Étiquettes

, , , , , , ,

Antoine Izambard : – Quand vous avez été contactée par Zygot’o design, comment avez-vous réagi : méfiance, surprise, satisfaction qu’on ait pensé à vous ?

Valérie Le Blévec : – J’ai immédiatement été séduite par le projet et agréablement surprise d’avoir été choisie pour faire partie de l’aventure « Lampes d’artistes ».

Le Blévec FB         Le Blévec FB2

AI : – Vous avez, ensuite, décidé de participer à l’opération “Lampes d’Artistes” de Zygot’o design, pourquoi ? Quelles ont été, alors, vos motivations?

VL : – Le fait de travailler sur un support différent de la toile m’a paru immédiatement intéressant. Quant aux contraintes très fortes liées à la géométrie de la lampe, loin de me poser problème, elles ont été pour moi l’occasion de me dépasser et d’être plus créative. Enfin j’ai, aussi, apprécié la possibilité de diffuser différemment mes œuvres.

AI : – Dans votre parcours d’artiste, avez-vous déjà travaillé avec un architecte, un designer ou un artisan d’art ?

VL : – Oui, pour des mises en couleurs de bâtiments.

AI : – N’avez-vous pas craint d’y perdre un peu votre “âme” de créateur en travaillant sur ce support ?

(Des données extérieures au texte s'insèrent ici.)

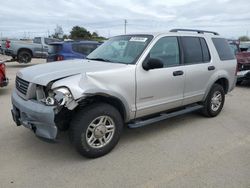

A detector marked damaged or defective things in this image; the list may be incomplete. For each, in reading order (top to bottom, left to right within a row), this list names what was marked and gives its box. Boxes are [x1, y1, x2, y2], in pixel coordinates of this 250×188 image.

crumpled hood [16, 59, 127, 85]
cracked bumper cover [11, 90, 57, 140]
broken front bumper [11, 90, 57, 140]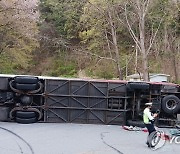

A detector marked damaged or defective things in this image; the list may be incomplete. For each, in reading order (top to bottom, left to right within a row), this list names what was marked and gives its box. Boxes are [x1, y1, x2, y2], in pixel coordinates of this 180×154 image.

overturned bus [0, 74, 179, 127]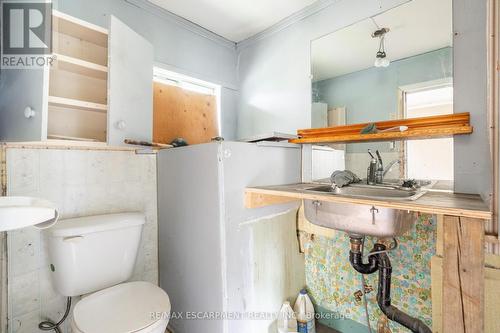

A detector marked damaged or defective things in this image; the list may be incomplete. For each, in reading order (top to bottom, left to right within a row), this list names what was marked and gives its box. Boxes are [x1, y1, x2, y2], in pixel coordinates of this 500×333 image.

chipped paint wall [5, 148, 158, 332]
chipped paint wall [302, 214, 436, 330]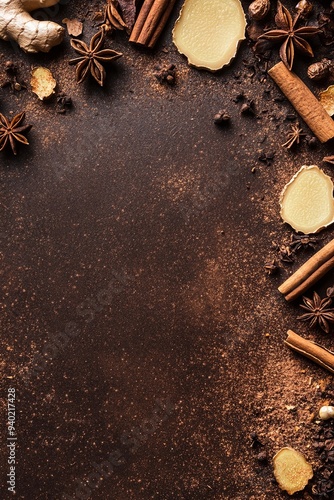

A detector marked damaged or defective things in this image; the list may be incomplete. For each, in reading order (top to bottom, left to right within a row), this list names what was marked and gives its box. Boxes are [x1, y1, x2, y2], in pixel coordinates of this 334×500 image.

broken cinnamon stick piece [130, 0, 177, 47]
broken cinnamon stick piece [268, 62, 334, 143]
broken cinnamon stick piece [280, 238, 334, 300]
broken cinnamon stick piece [284, 330, 334, 374]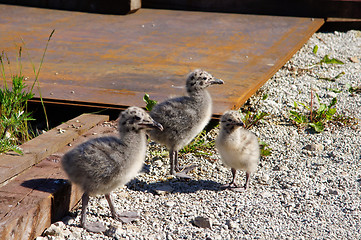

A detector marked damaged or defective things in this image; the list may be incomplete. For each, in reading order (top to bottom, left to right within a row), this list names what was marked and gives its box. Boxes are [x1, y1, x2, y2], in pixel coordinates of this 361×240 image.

rust stain [0, 4, 322, 114]
rusty metal sheet [0, 4, 322, 115]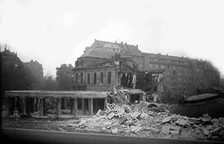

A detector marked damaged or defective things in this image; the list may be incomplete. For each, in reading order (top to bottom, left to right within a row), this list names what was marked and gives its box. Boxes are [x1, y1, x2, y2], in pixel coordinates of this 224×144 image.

damaged stone facade [72, 39, 220, 95]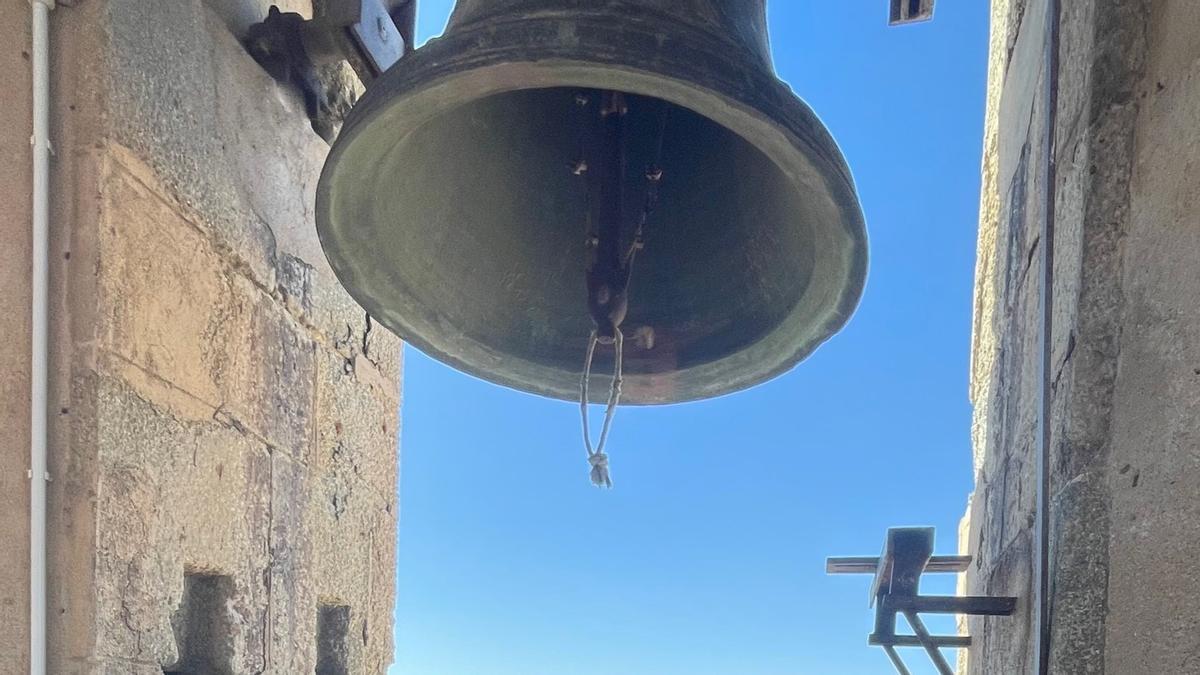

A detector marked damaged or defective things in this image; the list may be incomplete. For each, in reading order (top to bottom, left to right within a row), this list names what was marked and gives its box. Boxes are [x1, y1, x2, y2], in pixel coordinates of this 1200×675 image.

rusted metal bracket [246, 0, 415, 139]
rusted metal bracket [830, 526, 1017, 672]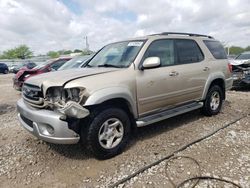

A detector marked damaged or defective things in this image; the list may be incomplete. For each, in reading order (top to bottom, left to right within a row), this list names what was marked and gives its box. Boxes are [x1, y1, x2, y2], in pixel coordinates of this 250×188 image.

damaged front bumper [16, 99, 83, 145]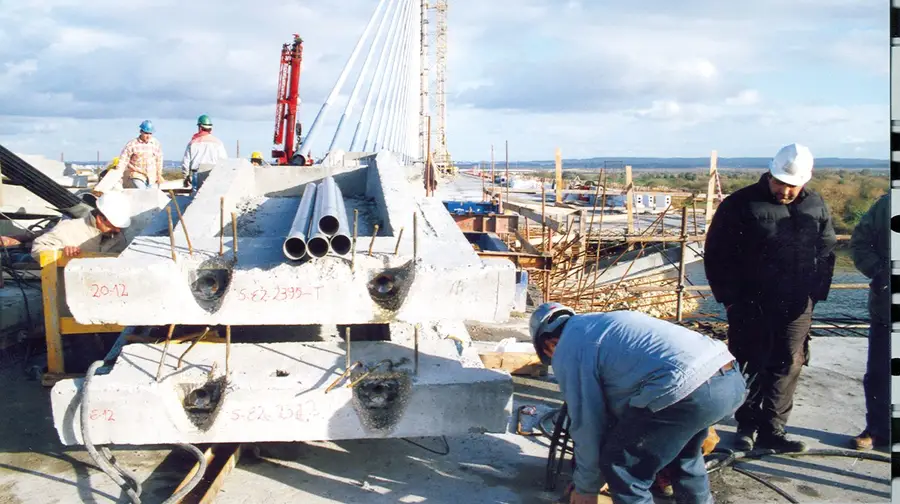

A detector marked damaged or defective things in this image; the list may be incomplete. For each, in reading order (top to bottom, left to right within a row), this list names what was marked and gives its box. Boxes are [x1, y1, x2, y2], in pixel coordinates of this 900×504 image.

rusty rebar [171, 191, 196, 258]
rusty rebar [156, 322, 177, 382]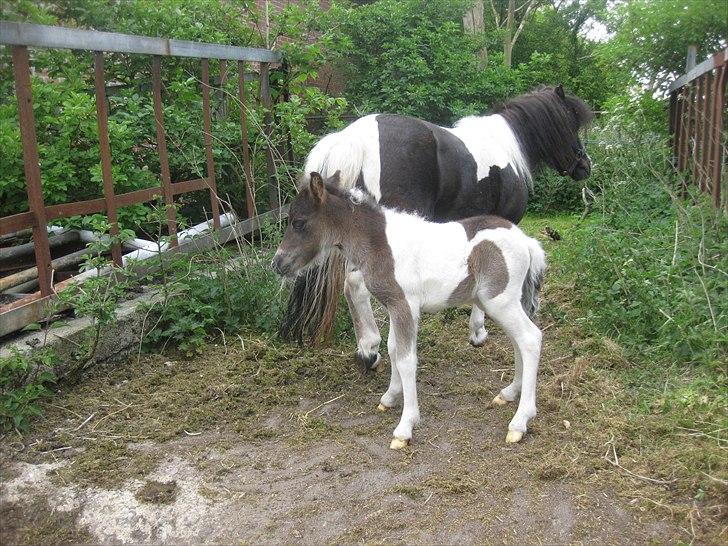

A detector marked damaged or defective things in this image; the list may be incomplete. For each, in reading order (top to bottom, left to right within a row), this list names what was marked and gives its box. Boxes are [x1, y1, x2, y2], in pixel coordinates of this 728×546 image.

rusty metal railing [0, 22, 282, 332]
rusty metal railing [672, 49, 728, 210]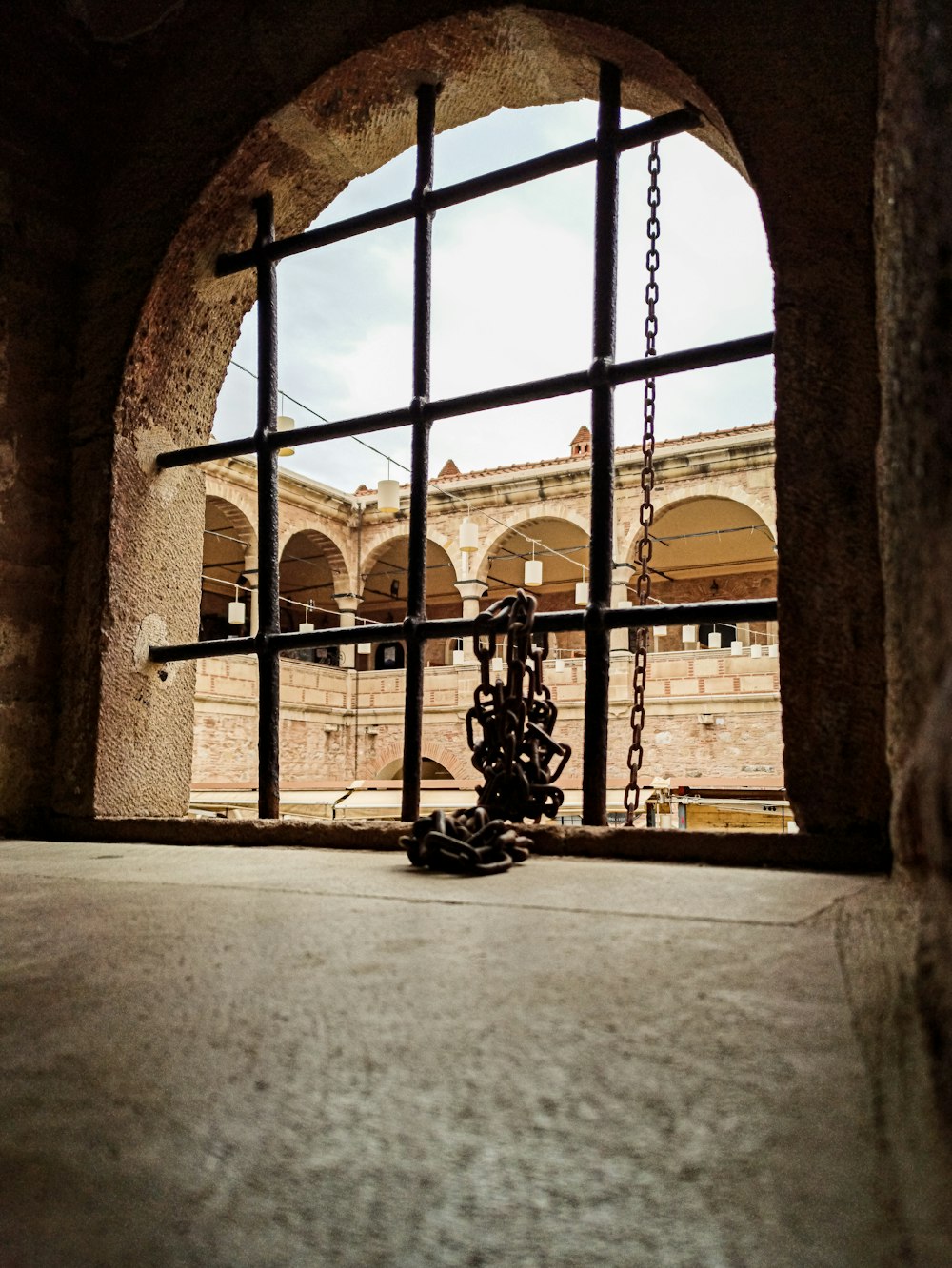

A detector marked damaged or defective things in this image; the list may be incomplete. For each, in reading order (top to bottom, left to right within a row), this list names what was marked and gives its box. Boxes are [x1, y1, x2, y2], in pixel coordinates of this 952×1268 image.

rusty chain [400, 590, 570, 872]
rusty chain [625, 144, 664, 826]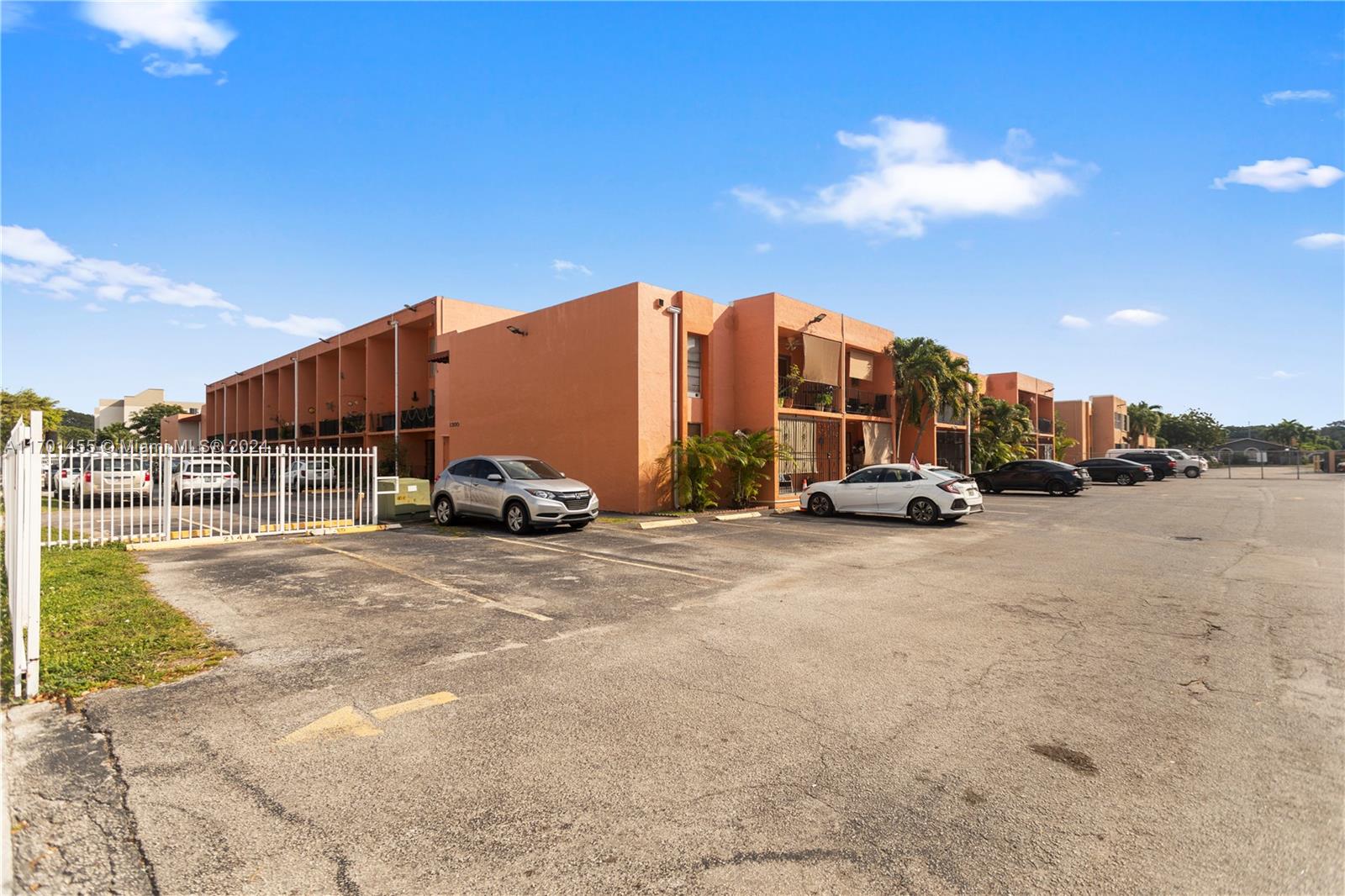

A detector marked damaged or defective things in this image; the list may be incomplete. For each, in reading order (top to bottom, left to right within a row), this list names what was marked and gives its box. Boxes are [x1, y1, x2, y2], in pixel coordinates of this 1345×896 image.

VL : – Non cela ne m’a pas traversé l’esprit. Et puis le travail de création reste toujours le même quelque soit le support. De plus nous n’avions aucune contrainte artistique en dehors du respect de l’intégrité géométrique du support.

AI : – Votre art peut-il être “décoratif” ou est-ce antinomique avec votre travail ?

VL : – Je pense que mon art peut être décoratif à partir du moment où il s’associe à un support fonctionnel: lampes, tables, miroirs ou autres objets, cela ne me pose pas de problème.
Je n’ai pas la prétention de revendiquer quoi que se soit quant à la manière dont on qualifie mon travail. De toute façon, mon œuvre ne s’inscrit pas dans une logique de séries. Chaque toile est unique et correspond à un moment précis de mon parcours créatif.

AI : – Quelles sont les difficultés que vous avez rencontrées, conceptuelles, pratiques ?

VL : – La problématique pour moi était de jouer le côté « modulo » de la lampe et, ainsi, de permettre la réalisation de compositions variées. Cinq panneaux recto-verso interchangeables, cela permet d’innombrables combinaisons … et c’est ce qui m’a intéressée.

AI : – Une édition de multiples, par reproduction mécanique, est-elle envisageable pour vous ?

VL : – D’un côté je peux répondre non, parce que toute l’originalité du projet se trouve justement dans la réalisation d’une pièce unique. Mais d’un autre, oui, parce que j’apprécie aussi l’aspect purement design avec la contrainte d’une vente en grande quantité à un prix moins élevé.

Alors, je me déciderai, en fonction d’une éventuelle proposition concrète …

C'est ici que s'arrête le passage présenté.